Sunday 5th June 2011 Queens Park Recreational Park, Queens Drive, Glasgow. (Car Parking next to Showground in Park)

ENTRIES from 10:30 a.m. at Show JUDGING commences 11:30 a.m.

Dogs need not be registered at the Kennel Club.

Only undocked dogs and legally docked dogs may be entered for exhibition at this show.

PRIZE CERTIFICATE & DOG FOOD plus ROSETTE, for first SIX places in ALL classes.

Judging starts at 11:30 a.m.

Pedigree Judge: Mrs. Irene McManus (Metexa)

PEDIGREE CLASSES

Entry £2.00 per class, includes a Prize Draw Ticket

Class 1 ANY VARIETY PUPPY: 6 to 12 months

Winner receives SPECIAL ROSETTE

Class 2 ANY VARIETY SPORTING: Gundog, Hound, Terrier)
Class 3 ANY VARIETY NON-SPORTING: (Pastoral, Toy, Utility, Working)
Class 4 ANY VARIETY OPEN: (All Breeds)
ROAD SAFETY OBEDIENCE ~ In Separate Rings 

Entry £2.00 per class, includes a Prize Draw Ticket 

Class 5 BEGINNERS 
Class 6 INTERMEDIATE
Class 7 ADVANCED 
Class 8 SENIOR ADVANCED
Class 9 ADVANCED OUTDOORS

NOVELTY CLASSES ~ 3:30 p.m. (approx) 

Open to ALL dogs whether pedigree or cross-bred. To take part in these classes just come to the ring with your dog and £1.00 when each class is called.

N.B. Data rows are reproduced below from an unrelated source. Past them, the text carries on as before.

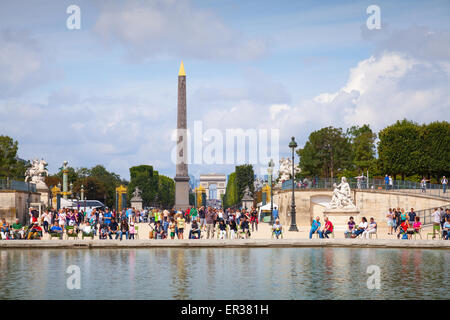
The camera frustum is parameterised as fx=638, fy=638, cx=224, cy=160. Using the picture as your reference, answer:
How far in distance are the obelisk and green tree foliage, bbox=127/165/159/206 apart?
39176mm

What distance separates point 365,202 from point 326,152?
27402 mm

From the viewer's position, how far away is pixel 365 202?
47.9 meters

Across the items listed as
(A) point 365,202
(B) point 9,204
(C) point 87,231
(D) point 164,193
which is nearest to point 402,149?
(A) point 365,202

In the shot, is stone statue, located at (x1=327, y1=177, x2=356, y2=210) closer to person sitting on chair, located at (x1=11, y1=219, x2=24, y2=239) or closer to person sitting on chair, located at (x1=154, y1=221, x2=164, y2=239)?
person sitting on chair, located at (x1=154, y1=221, x2=164, y2=239)

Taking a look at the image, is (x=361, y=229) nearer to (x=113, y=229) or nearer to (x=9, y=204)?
(x=113, y=229)

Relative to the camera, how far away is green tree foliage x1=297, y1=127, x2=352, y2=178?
244 feet

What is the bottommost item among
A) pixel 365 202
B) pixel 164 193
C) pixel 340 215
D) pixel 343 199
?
pixel 340 215

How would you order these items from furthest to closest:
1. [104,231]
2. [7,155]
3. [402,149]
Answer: [7,155], [402,149], [104,231]

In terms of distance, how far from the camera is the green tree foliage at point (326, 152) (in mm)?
74375

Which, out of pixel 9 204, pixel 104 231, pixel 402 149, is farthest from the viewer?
pixel 402 149

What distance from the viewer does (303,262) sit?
57.2 ft

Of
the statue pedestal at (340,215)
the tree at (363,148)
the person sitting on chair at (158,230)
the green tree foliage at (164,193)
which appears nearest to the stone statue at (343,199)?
the statue pedestal at (340,215)

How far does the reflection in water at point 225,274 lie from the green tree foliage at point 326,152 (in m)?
53.5
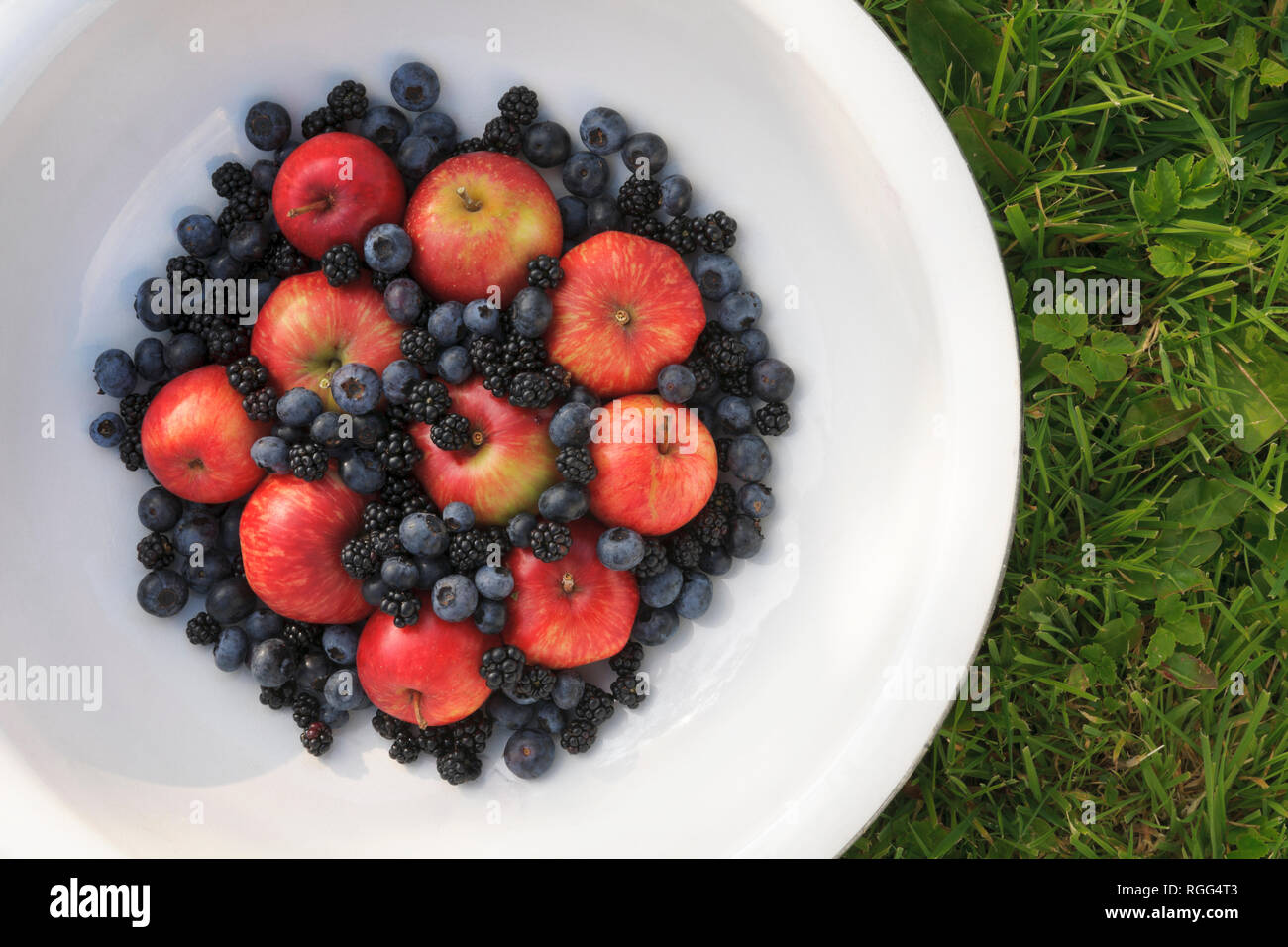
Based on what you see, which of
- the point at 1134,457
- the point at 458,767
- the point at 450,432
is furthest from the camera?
the point at 1134,457

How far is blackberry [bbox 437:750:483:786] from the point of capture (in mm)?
1393

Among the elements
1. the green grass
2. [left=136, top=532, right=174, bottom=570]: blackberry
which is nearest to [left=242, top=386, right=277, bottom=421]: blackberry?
[left=136, top=532, right=174, bottom=570]: blackberry

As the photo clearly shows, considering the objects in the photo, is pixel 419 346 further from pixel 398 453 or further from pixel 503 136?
pixel 503 136

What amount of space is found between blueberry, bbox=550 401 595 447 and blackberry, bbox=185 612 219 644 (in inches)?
24.3

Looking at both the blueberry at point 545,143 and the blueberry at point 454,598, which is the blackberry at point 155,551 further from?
the blueberry at point 545,143

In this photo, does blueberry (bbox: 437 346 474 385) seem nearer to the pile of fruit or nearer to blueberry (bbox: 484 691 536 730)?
the pile of fruit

Class 10 DOG WITH WAGGIEST TAIL 
Class 11 BEST SIX LEGS ~ Four canine & two human!
Class 12 CHILDRENS HANDLING 
Class 13 BEST CROSS-BRED DOG
Class 14 BEST VETERAN DOG ~ Over 6 years of age


----------



## Ducky (Nov 23, 2008)

just down the road from me. im not going though sadly, as im working this weekend. my folks might go with the dogs if they are not doing anything else.


----------



## dexter (Nov 29, 2008)

shame you have to work. hope your parents enjoy the show.


----------



## Nessie162 (Jul 16, 2010)

I might go, and show my girl at Junior Handling... 
Do you know if there is any age limit for this class??


----------



## dexter (Nov 29, 2008)

sorry no . i was crossposting it.


----------



## Nessie162 (Jul 16, 2010)

See for the companion show, do I need to have a show lead, or just normal collar and lead??  thanks xxx


----------